= Detalles de la tarea =
Ordena en una lista numerada las líneas de los datos que van desde la que contiene "How far away from the" hasta el final de los datos, ambas incluidas. Omite las líneas en blanco.

= Datos registrados =
# # # #

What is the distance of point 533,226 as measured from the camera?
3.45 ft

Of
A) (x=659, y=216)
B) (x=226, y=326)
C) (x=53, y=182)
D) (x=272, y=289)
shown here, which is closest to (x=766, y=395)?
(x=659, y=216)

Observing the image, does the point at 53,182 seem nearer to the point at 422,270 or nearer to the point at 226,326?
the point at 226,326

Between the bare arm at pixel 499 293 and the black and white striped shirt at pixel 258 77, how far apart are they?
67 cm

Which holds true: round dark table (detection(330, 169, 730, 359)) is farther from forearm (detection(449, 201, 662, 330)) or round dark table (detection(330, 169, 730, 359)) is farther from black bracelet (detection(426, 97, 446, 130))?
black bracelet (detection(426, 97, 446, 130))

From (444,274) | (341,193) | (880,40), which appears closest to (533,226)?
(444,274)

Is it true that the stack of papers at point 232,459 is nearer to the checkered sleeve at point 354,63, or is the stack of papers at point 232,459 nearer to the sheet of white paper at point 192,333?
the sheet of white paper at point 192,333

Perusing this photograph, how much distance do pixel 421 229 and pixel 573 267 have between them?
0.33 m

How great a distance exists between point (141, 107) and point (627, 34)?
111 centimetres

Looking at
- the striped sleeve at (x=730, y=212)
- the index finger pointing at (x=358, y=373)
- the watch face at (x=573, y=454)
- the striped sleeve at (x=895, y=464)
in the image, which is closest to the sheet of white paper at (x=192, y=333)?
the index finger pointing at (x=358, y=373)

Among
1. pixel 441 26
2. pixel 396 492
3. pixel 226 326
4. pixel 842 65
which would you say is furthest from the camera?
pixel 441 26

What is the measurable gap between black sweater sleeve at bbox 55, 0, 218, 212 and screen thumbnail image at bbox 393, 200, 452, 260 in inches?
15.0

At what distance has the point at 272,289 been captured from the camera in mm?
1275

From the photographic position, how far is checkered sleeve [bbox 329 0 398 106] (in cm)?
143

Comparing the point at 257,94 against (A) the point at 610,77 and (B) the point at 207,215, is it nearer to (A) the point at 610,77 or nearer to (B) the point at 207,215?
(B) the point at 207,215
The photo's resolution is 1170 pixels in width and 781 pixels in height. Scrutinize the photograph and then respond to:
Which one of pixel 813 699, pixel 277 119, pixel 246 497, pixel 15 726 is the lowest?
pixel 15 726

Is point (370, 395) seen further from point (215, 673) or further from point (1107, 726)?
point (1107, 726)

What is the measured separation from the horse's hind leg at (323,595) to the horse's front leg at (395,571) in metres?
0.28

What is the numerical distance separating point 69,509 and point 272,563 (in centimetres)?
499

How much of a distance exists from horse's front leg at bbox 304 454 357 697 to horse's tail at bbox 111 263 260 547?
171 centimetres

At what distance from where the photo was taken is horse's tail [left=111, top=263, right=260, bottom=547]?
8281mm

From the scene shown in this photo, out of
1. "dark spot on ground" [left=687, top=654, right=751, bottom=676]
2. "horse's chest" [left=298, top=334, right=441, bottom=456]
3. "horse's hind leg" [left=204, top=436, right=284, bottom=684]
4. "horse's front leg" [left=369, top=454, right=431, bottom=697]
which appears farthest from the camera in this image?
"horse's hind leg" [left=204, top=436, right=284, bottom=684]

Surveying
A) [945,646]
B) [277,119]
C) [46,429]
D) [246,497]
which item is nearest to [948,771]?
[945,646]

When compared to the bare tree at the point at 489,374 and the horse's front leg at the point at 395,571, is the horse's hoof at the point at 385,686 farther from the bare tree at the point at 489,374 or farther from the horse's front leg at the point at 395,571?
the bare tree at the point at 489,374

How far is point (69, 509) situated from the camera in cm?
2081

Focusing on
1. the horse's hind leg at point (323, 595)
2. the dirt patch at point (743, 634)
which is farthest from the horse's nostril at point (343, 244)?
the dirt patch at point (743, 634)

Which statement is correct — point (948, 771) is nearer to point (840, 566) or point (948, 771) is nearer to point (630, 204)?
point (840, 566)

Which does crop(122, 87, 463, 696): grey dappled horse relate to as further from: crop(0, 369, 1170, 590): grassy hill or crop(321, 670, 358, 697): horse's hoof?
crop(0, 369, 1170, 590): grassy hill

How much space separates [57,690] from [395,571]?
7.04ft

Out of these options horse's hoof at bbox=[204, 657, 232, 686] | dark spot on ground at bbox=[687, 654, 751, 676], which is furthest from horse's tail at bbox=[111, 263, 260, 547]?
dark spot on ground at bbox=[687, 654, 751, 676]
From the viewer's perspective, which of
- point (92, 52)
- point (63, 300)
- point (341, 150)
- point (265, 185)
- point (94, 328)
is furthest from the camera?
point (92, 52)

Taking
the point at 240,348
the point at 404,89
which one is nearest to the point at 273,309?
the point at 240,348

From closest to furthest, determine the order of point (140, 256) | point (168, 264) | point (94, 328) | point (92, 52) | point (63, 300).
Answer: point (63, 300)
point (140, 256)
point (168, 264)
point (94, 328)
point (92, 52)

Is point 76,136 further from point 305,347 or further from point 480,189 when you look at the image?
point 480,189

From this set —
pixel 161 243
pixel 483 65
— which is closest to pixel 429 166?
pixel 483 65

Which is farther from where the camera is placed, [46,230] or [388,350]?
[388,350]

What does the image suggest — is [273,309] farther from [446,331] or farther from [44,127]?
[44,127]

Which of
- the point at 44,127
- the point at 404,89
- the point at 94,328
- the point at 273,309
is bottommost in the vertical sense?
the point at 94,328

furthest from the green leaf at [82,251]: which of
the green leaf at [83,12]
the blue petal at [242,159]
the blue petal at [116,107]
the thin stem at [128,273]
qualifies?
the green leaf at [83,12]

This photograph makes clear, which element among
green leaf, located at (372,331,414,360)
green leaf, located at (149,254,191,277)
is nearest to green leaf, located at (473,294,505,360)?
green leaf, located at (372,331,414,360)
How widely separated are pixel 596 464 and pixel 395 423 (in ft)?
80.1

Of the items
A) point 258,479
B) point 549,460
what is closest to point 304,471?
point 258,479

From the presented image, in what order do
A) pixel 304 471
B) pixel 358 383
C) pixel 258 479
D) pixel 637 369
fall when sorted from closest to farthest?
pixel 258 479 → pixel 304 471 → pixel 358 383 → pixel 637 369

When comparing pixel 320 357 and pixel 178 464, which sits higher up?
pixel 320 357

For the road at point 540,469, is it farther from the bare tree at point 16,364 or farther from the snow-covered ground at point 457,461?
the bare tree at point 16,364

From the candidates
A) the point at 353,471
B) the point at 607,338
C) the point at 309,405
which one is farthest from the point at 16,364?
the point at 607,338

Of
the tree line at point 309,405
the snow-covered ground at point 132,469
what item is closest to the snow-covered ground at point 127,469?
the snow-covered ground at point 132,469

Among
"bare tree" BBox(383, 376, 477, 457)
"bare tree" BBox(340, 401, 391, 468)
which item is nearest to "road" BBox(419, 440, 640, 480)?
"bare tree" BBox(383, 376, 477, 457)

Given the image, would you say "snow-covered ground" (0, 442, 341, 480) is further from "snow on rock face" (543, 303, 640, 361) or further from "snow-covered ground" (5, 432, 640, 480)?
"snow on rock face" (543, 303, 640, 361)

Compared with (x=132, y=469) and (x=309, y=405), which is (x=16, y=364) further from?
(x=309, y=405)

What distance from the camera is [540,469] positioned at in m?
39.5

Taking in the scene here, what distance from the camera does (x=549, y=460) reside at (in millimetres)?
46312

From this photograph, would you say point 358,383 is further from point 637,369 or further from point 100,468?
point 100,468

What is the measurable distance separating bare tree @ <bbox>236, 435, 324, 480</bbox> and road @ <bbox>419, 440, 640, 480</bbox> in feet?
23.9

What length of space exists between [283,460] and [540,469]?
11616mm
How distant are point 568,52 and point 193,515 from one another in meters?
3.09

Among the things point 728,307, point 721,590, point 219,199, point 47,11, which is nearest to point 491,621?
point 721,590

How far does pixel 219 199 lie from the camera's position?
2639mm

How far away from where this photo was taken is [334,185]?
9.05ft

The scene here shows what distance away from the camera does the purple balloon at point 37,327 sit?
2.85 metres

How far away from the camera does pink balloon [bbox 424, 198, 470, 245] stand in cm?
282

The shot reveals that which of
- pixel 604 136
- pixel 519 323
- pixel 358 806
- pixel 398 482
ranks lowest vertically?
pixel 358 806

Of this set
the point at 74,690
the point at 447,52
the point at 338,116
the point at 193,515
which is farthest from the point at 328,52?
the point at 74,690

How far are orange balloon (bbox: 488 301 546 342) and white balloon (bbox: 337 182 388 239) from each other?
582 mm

# # # #

= Respuesta a la tarea =
1. How far away from the camera does pink balloon [bbox 424, 198, 470, 245] stand in cm?
2. 282
3. The shot reveals that which of
4. - pixel 604 136
5. - pixel 519 323
6. - pixel 358 806
7. - pixel 398 482
8. ranks lowest vertically?
9. pixel 358 806
10. Of this set
11. the point at 74,690
12. the point at 447,52
13. the point at 338,116
14. the point at 193,515
15. which is farthest from the point at 328,52?
16. the point at 74,690
17. How far are orange balloon (bbox: 488 301 546 342) and white balloon (bbox: 337 182 388 239) from each other?
18. 582 mm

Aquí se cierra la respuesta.